Late relapse (after 12 months of first-line therapy): For transplant-eligible patients, traditional salvage chemotherapy followed by autologous stem cell transplantation (ASCT) remains the standard of care. For patients ineligible for transplant, treatment options are similar to those for non-CAR-T candidates with early relapse.

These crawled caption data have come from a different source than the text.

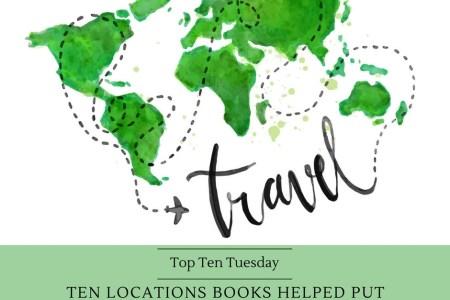 180327 TTT Travel Bucketlist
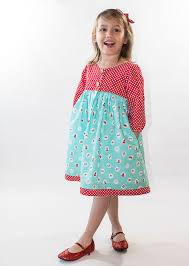 Patterns For Dresses Stunning Clementine Dress And Top For Girls 48 Months To 4848 Years Tie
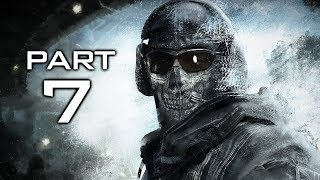 Call Of Duty Ghosts Gameplay Walkthrough Part 7 Campaign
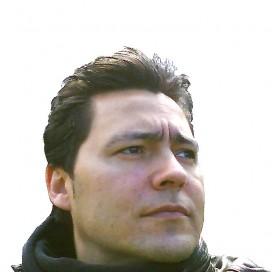 Retrato de António Lacerda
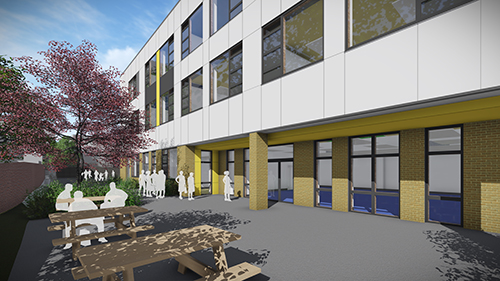 Unanimous Planning Approval for Saint Gabriel's College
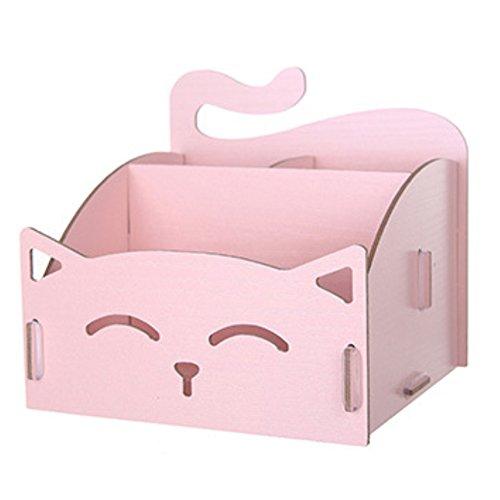 Caja de almacenaje–sukisuki Cute Cat hueca forma de madera DIY organizador de escritorio para oficina pluma joyas cosmeticos, rosa, talla unica
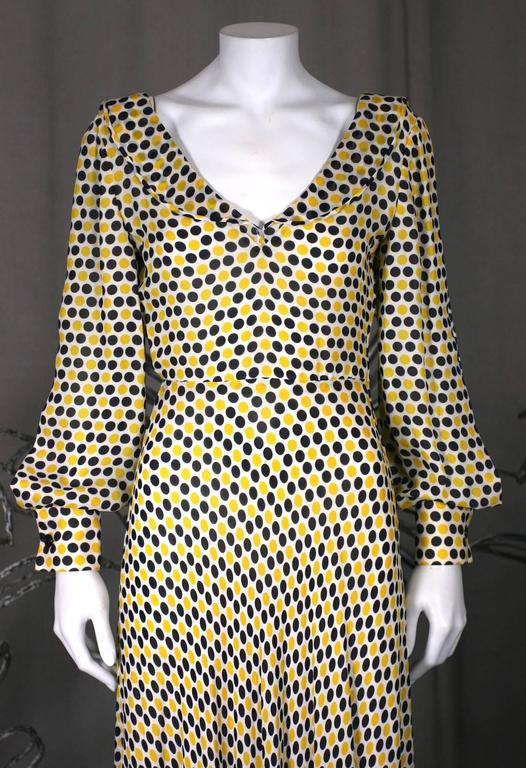 Women's Galanos Yellow and Black Polka Dot Crepe Gown For Sale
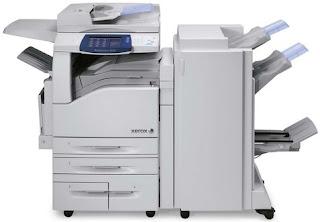 Xerox Workcentre 7428 Driver Printer Download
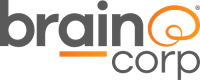 Brain-Corp-Logo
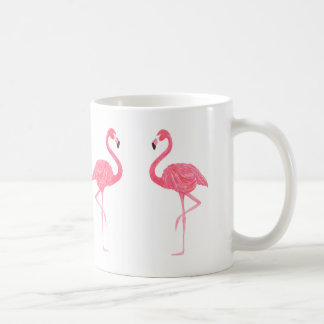 Niedliche rosa Flamingo-Illustration Tasse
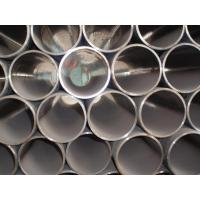 DN100 DN25 34mm OD Welding Galvanized Steel Pipe Non-alloy For Scaffolding Manufactures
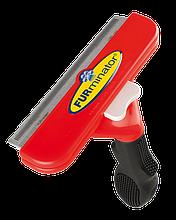 FURminator для собак XL з довгою шерстю Фурмінатор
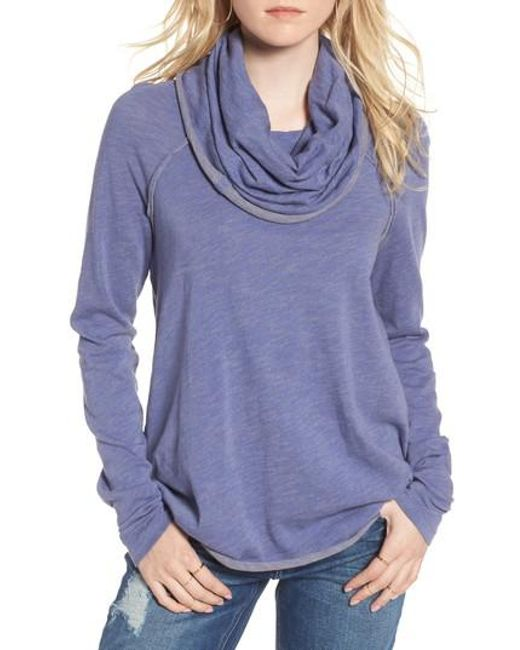 Free People | Blue 'beach Cocoon' Cowl Neck Pullover | Lyst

In third-line and subsequent settings, the guidelines list multiple options, including CAR-T cell therapy, Loncastuximab tesirine (an antibody-drug conjugate), and Tafasitamab in combination with lenalidomide, emphasizing that decisions must be highly individualized and strongly recommending a biopsy to confirm the pathology upon relapse
Long-term Management and Survivorship Care: From Cure to Healthy Living
The final section of the guidelines focuses on long-term patient follow-up and quality of life, proposing systematic management recommendations. Professor Thieblemont concluded, “The end of treatment is just a new beginning. We strongly recommend a comprehensive end-of-treatment consultation for every patient.” The guidelines advise against routine imaging surveillance in asymptomatic patients but suggest one PET scan one year after the end of initial therapy for high-risk patients who would be eligible for CAR-T therapy. Additionally, the guidelines cover the long-term monitoring and management of secondary malignancies, cardiotoxicity, neuropathy, fatigue, and mental health, truly achieving comprehensive patient care throughout their journey.
Conclusion and Outlook
The release of these new EHA LBCL management guidelines marks a significant milestone for the lymphoma community in Europe and globally. Based on rigorous evidence-based medicine, and through the intellectual collaboration of multidisciplinary experts and the active participation of patients, it constructs a comprehensive, refined, and individualized clinical decision-making framework that covers the entire patient journey from diagnosis and treatment to long-term survival. As Professor Thieblemont stated, these guidelines, the result of a six-month consensus-building effort, not only provide a clear roadmap for clinicians but also demonstrate the leadership of the European hematology community in collaborative innovation in global cancer care. Ultimately, they will bring improved survival outcomes and a better quality of life to the vast number of LBCL patients.